J Korean Surg Soc.
1998 Jun;54(Suppl):991-995.
Anatomical Variations of the Right Colic Artery
- Affiliations
-
- 1Department of Surgery, Masan Samsung Hospital, Sungkyunkwan University College of Medicine.
Abstract
- A through knowledge of the anatomy of colonic mesenteric arteries is necessary to accomplish successful,
uncomplicated abdominal operations, especially laparoscopic colonic resections in which the
mesenteric vessels can't be palpated. Such knowledge is also important when performing a colonic
resection for cancer using proximal vascular ligation and wide en bloc resection. Most surgical textbooks
depict a "normal pattern" of arterial supply to the right colon as consisting of three arterial branches
(the ileocolic, the right colic, and the middle colic arteries) arising independently from the superior
mesenteric artery (SMA).

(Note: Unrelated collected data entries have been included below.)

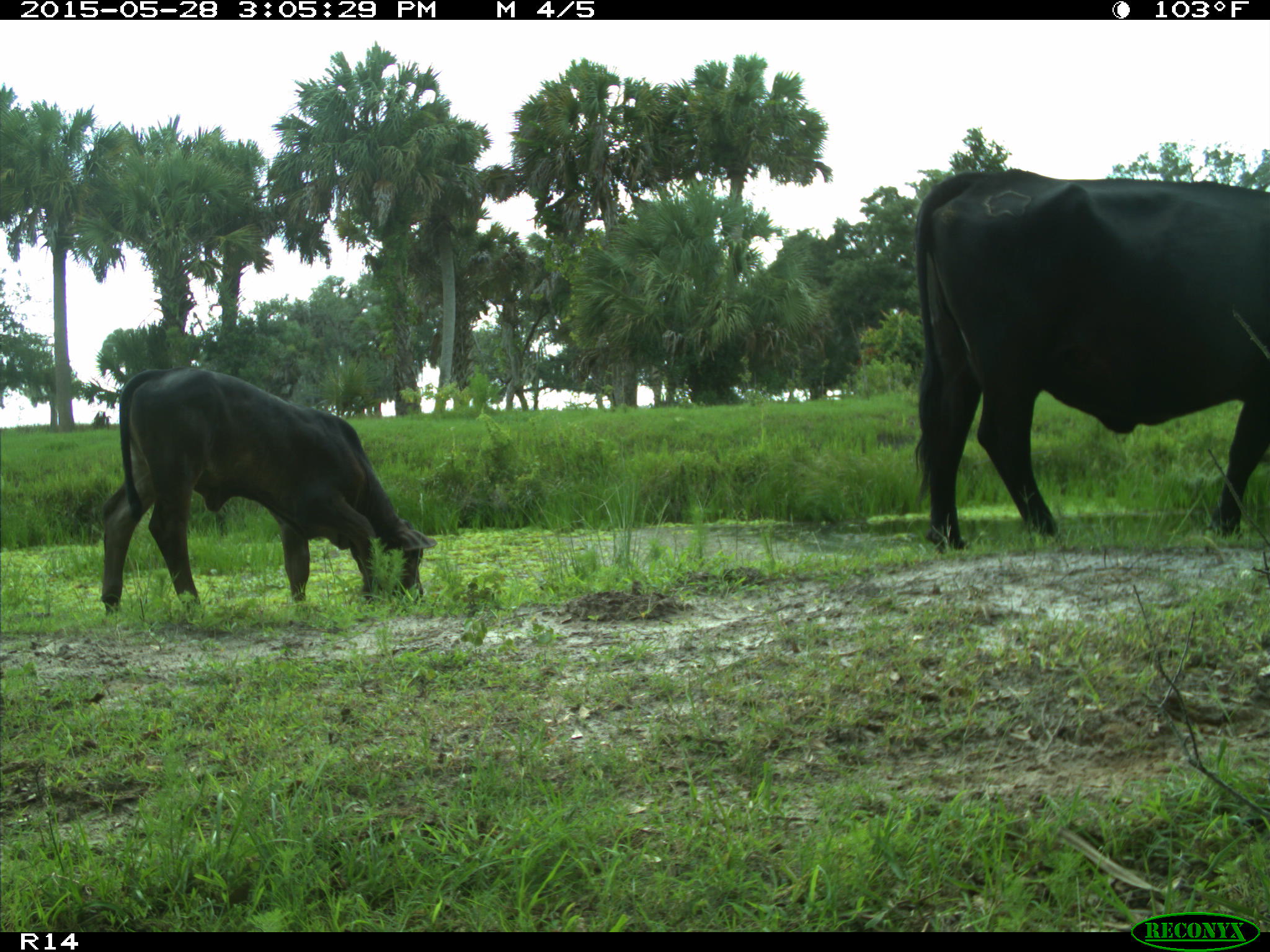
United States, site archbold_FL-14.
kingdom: Animalia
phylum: Chordata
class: Mammalia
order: Artiodactyla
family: Bovidae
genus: Bos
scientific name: Bos taurus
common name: domestic cow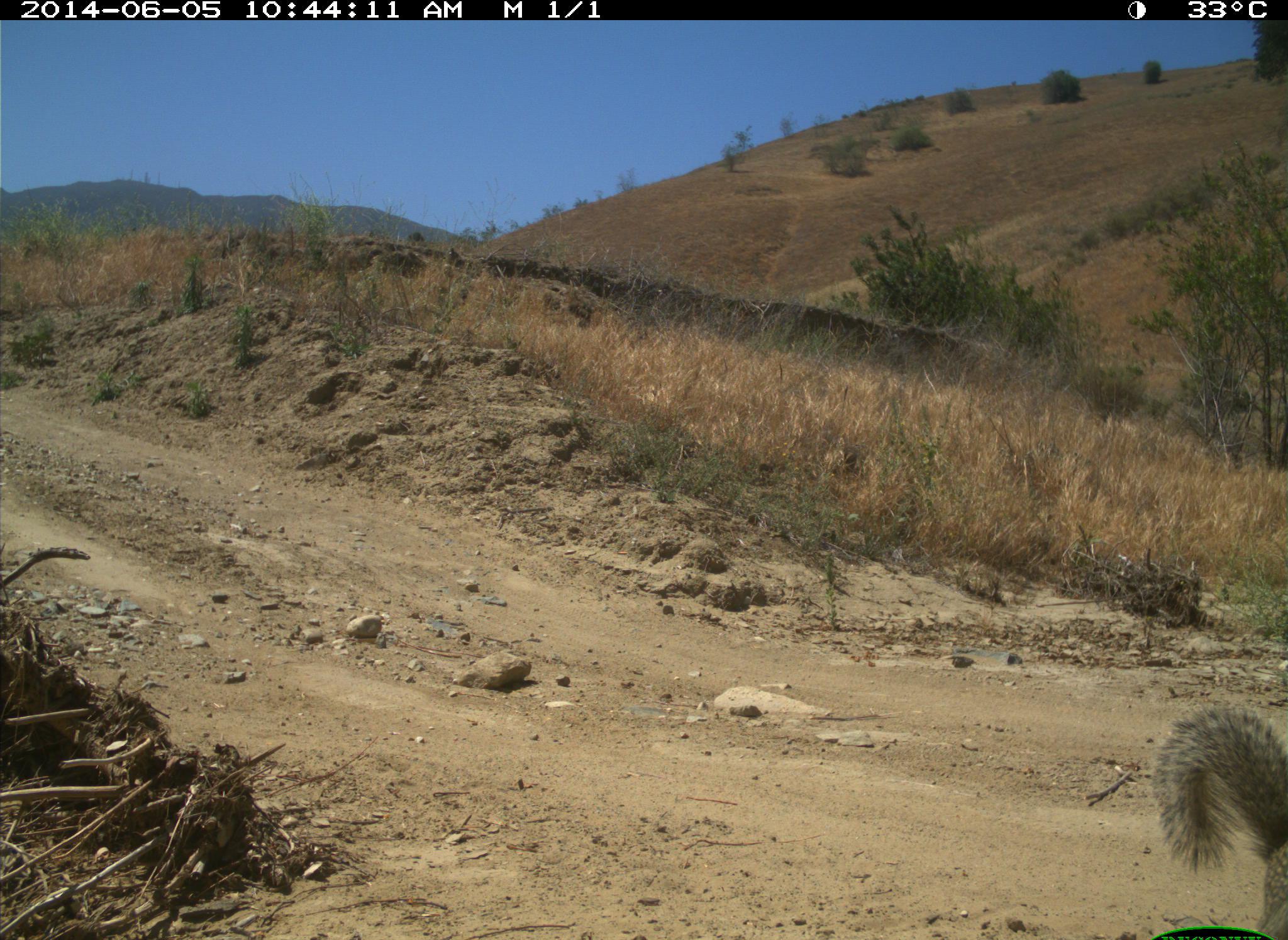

Based on the literature, there are only two colonic arteries arising independently
from the SMA in many cases.
We examined the anatomy of these arteries in 50 patients who had had SMA angiographies for various
diseases from January 1995 to May 1997. In all of our cases, the ileocolic artery and the middle colicartery
emanated directly from the SMA, but the right colic artery originated directly from the SMA
in only 54% of the cases. The right colic artery was absent in 8% of the cases. It also arose as a single
trunk with the middle colic artery (22% of the cases) and from the ileocolic artery (16% of the cases).
Our data, together with published anatomic studies, lead us to conclude that in many cases there are
only two independent branches arising from the SMA that supply the large intestine, the ileocolic artery and
the middle colic artery. This knowledge may be helpful in laparoscopic colon surgery, radical colon
resections for cancer, and colon replacements after operations on the esophagus or the urinary bladder.